(Your tasks):
(a) Return, word for word, the entries from the line containing "Given the scene" through the final line of the entries.
(b) Carry the Cochran v. The State court opinion forward from its last sentence.

(Selected extract):
COCHRAN v. The STATE.
This Court granted certiorari to the Court of Appeals in State v. Cochran, 275 Ga.App. 185, 620 S.E.2d 444 (2005), to examine the determination by the Court of Appeals that the trial court erred in granting Charles Daniel Cochran's motion to suppress on the ground that there was insufficient information to support the search warrant. Finding that the Court of Appeals correctly held that the search warrant was properly supported, we affirm.
Cochran was arrested and charged with trafficking in cocaine after police found cocaine in his residence while executing a search warrant. He moved to suppress evidence of the cocaine on the ground that the search warrant was invalid because it was not supported by probable cause. The trial court granted the motion to suppress, and the Court of Appeals reversed.
All information provided to the issuing magistrate was contained in the affidavit. The affidavit states that law enforcement officers met with a reliable, unnamed, paid confidential informant (“CI”) who had supplied information leading to the seizure of contraband on six prior occasions, and that CI reported being
contacted via telephone by another subject asking if [CI] could give it 1 a ride to Danny's (Daniel Cochran).

(Information supplied):
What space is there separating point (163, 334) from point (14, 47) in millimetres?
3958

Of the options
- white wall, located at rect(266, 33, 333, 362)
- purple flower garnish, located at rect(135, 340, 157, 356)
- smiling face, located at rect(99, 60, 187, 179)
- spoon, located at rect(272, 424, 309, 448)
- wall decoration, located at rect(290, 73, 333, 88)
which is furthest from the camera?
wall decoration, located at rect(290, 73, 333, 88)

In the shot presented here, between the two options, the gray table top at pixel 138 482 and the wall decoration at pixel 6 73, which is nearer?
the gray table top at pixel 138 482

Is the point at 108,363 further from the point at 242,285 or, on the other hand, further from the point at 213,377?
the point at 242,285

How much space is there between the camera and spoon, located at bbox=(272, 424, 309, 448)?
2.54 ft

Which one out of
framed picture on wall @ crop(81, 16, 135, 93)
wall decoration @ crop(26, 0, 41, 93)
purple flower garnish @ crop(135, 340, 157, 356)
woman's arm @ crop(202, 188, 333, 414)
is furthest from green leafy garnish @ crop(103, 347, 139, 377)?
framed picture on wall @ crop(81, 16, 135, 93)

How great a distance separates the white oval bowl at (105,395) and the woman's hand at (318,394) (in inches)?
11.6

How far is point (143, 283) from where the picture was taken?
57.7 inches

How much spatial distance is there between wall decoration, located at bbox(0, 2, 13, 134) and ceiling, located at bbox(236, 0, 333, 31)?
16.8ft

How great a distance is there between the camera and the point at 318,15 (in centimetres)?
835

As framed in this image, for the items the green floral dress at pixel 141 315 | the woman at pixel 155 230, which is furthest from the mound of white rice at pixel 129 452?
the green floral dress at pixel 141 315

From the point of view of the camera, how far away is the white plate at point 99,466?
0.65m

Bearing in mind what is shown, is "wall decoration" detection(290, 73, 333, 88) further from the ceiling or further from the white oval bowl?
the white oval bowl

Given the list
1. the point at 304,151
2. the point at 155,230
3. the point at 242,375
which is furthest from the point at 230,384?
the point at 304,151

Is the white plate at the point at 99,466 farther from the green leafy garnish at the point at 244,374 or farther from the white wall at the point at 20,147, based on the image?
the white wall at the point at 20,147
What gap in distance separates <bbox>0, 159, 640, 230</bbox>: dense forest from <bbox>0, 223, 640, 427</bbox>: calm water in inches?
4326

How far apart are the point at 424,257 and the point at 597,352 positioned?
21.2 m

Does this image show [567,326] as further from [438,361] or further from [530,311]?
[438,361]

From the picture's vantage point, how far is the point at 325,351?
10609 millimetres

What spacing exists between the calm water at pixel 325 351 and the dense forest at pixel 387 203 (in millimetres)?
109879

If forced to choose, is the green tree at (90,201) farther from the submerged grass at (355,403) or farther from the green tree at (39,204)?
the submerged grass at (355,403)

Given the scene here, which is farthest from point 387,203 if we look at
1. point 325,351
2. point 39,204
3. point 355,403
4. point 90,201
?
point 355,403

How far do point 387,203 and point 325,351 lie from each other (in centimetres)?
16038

(Responses to the tasks):
(a)
Given the scene here, which is farthest from point 387,203 if we look at
1. point 325,351
2. point 39,204
3. point 355,403
4. point 90,201
?
point 355,403

How far do point 387,203 and point 325,351 lie from each other (in centimetres)?
16038

(b)
While en route to Danny's residence, (the above described residence), the subject told [CI], “Danny has the good stuff, he's got the best.” [CI] assumed that the subject was referring to crack cocaine when the subject mentioned “the good stuff.” [CI] has taken the subject to Danny's house on at least ten occasions in the past. [CI] believes the reason for each visit to Danny's was to get some crack cocaine. [CI] observed the subject to have $40.00 (two twenty dollar bills) in her hand.
Upon arrival at the above described residence, [CI] waited in the vehicle as the subject entered the above described residence. The subject emerged from the residence after approximately 30 seconds and re-entered the vehicle with [CI]. The subject then showed [CI] a single rock of crack cocaine that it had in its open hand. The subject stated to [CI], “see how he does me, he hooks me up.” [CI] believes the subject was talking about the size of the single rock of crack cocaine being a large amount of crack for $40.00, something similar to “I got a good deal.”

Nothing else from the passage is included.